There is, however, one crucial aspect of the tax credit: You have to be working to receive it. Economists disagree as to how many low-income jobs will be lost when the minimum wage is raised, but many concur that if it is pushed too high - as compared with a region's current prevailing wage - there will be job losses, and they might be considerable.
One of the more conservative estimates, issued by the Congressional Budget Office in 2014, projected that 500,000 jobs could be lost if the federal minimum wage were raised to US$10.10 (the level then recommended by President Barack Obama), though it acknowledged the losses could be lower. By my estimation, based on a model of the national labour market developed by Dr Jonathan Meer of Texas A&M University and Dr Jeremy West of the Massachusetts Institute of Technology, raising the minimum wage to US$15 could reduce the total number of jobs nationally by three million to five million.
Regardless of the magnitude of job cuts caused by a minimum wage increase, all the workers who lost jobs as a result would be ineligible for the earned income tax credit. In most states they would receive unemployment insurance for up to 26 weeks at a level well below their former earnings; after that, their income would fall to zero. And if the local minimum wage was now too high to justify hiring of low or marginally skilled workers, their chances for re-employment would be slimmer.
To the extent that advocates of outsize minimum-wage increases succeed - as they already have in some states and localities - they are likely to visit grievous harm on some of the very individuals and families they claim to be helping. By blithely discounting the economic realities of the labour market in many parts of the country, the proponents of such increases risk putting millions of Americans in low-skilled jobs out of work, thus making them ineligible for the tax credit and possibly in danger of destitution.

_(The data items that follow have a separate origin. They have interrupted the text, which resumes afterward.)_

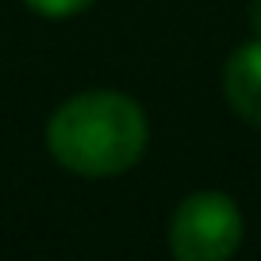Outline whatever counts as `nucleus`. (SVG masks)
Segmentation results:
<instances>
[{
  "mask_svg": "<svg viewBox=\"0 0 261 261\" xmlns=\"http://www.w3.org/2000/svg\"><path fill=\"white\" fill-rule=\"evenodd\" d=\"M223 96L238 119L261 127V39L230 50L223 65Z\"/></svg>",
  "mask_w": 261,
  "mask_h": 261,
  "instance_id": "nucleus-3",
  "label": "nucleus"
},
{
  "mask_svg": "<svg viewBox=\"0 0 261 261\" xmlns=\"http://www.w3.org/2000/svg\"><path fill=\"white\" fill-rule=\"evenodd\" d=\"M242 212L227 192H188L169 215V253L177 261H227L242 246Z\"/></svg>",
  "mask_w": 261,
  "mask_h": 261,
  "instance_id": "nucleus-2",
  "label": "nucleus"
},
{
  "mask_svg": "<svg viewBox=\"0 0 261 261\" xmlns=\"http://www.w3.org/2000/svg\"><path fill=\"white\" fill-rule=\"evenodd\" d=\"M150 123L139 100L115 89L69 96L46 119V150L65 173L89 180L119 177L146 154Z\"/></svg>",
  "mask_w": 261,
  "mask_h": 261,
  "instance_id": "nucleus-1",
  "label": "nucleus"
},
{
  "mask_svg": "<svg viewBox=\"0 0 261 261\" xmlns=\"http://www.w3.org/2000/svg\"><path fill=\"white\" fill-rule=\"evenodd\" d=\"M246 19H250L253 39H261V0H250V8H246Z\"/></svg>",
  "mask_w": 261,
  "mask_h": 261,
  "instance_id": "nucleus-5",
  "label": "nucleus"
},
{
  "mask_svg": "<svg viewBox=\"0 0 261 261\" xmlns=\"http://www.w3.org/2000/svg\"><path fill=\"white\" fill-rule=\"evenodd\" d=\"M23 4L42 19H73L85 8H92V0H23Z\"/></svg>",
  "mask_w": 261,
  "mask_h": 261,
  "instance_id": "nucleus-4",
  "label": "nucleus"
}]
</instances>
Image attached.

Rather than playing a kind of economic Russian roulette with the least secure workers, these advocates should try to make the tax credit more effective. The credit happens to be an income-support programme with bipartisan backing. The President and members of Congress from both parties, including House Speaker Paul Ryan, have proposed reforms that would extend eligibility to childless individuals over 21 and raise stipend levels.

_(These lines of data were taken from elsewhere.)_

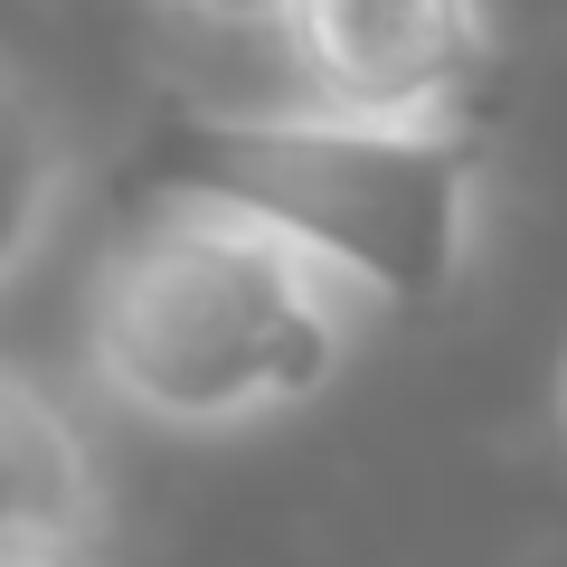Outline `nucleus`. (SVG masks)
I'll return each instance as SVG.
<instances>
[{"label": "nucleus", "mask_w": 567, "mask_h": 567, "mask_svg": "<svg viewBox=\"0 0 567 567\" xmlns=\"http://www.w3.org/2000/svg\"><path fill=\"white\" fill-rule=\"evenodd\" d=\"M369 303L237 189L152 199L85 275V379L152 435H246L303 416L360 360Z\"/></svg>", "instance_id": "nucleus-1"}, {"label": "nucleus", "mask_w": 567, "mask_h": 567, "mask_svg": "<svg viewBox=\"0 0 567 567\" xmlns=\"http://www.w3.org/2000/svg\"><path fill=\"white\" fill-rule=\"evenodd\" d=\"M218 189L303 237L379 312L445 303L483 237V142L473 123H369L331 104L218 123Z\"/></svg>", "instance_id": "nucleus-2"}, {"label": "nucleus", "mask_w": 567, "mask_h": 567, "mask_svg": "<svg viewBox=\"0 0 567 567\" xmlns=\"http://www.w3.org/2000/svg\"><path fill=\"white\" fill-rule=\"evenodd\" d=\"M303 104L369 123H454L492 76V0H284Z\"/></svg>", "instance_id": "nucleus-3"}, {"label": "nucleus", "mask_w": 567, "mask_h": 567, "mask_svg": "<svg viewBox=\"0 0 567 567\" xmlns=\"http://www.w3.org/2000/svg\"><path fill=\"white\" fill-rule=\"evenodd\" d=\"M76 199V133L20 58H0V293L58 246Z\"/></svg>", "instance_id": "nucleus-4"}, {"label": "nucleus", "mask_w": 567, "mask_h": 567, "mask_svg": "<svg viewBox=\"0 0 567 567\" xmlns=\"http://www.w3.org/2000/svg\"><path fill=\"white\" fill-rule=\"evenodd\" d=\"M0 520H39V529H95L104 520L95 445L20 369H0Z\"/></svg>", "instance_id": "nucleus-5"}, {"label": "nucleus", "mask_w": 567, "mask_h": 567, "mask_svg": "<svg viewBox=\"0 0 567 567\" xmlns=\"http://www.w3.org/2000/svg\"><path fill=\"white\" fill-rule=\"evenodd\" d=\"M0 567H95V529H39V520H0Z\"/></svg>", "instance_id": "nucleus-6"}, {"label": "nucleus", "mask_w": 567, "mask_h": 567, "mask_svg": "<svg viewBox=\"0 0 567 567\" xmlns=\"http://www.w3.org/2000/svg\"><path fill=\"white\" fill-rule=\"evenodd\" d=\"M171 10L227 29V39H275V29H284V0H171Z\"/></svg>", "instance_id": "nucleus-7"}]
</instances>
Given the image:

Another reform being suggested would distribute some or all of the income supplement in an eligible person's pay cheque rather than as a lump sum at the end of the tax year. Joining in such initiatives to strengthen the programme is by far the best way to help America's low-wage workers.
NEW YORK TIMES
Peter D. Salins is a professor of political science at Stony Brook University and a senior fellow at the Manhattan Institute.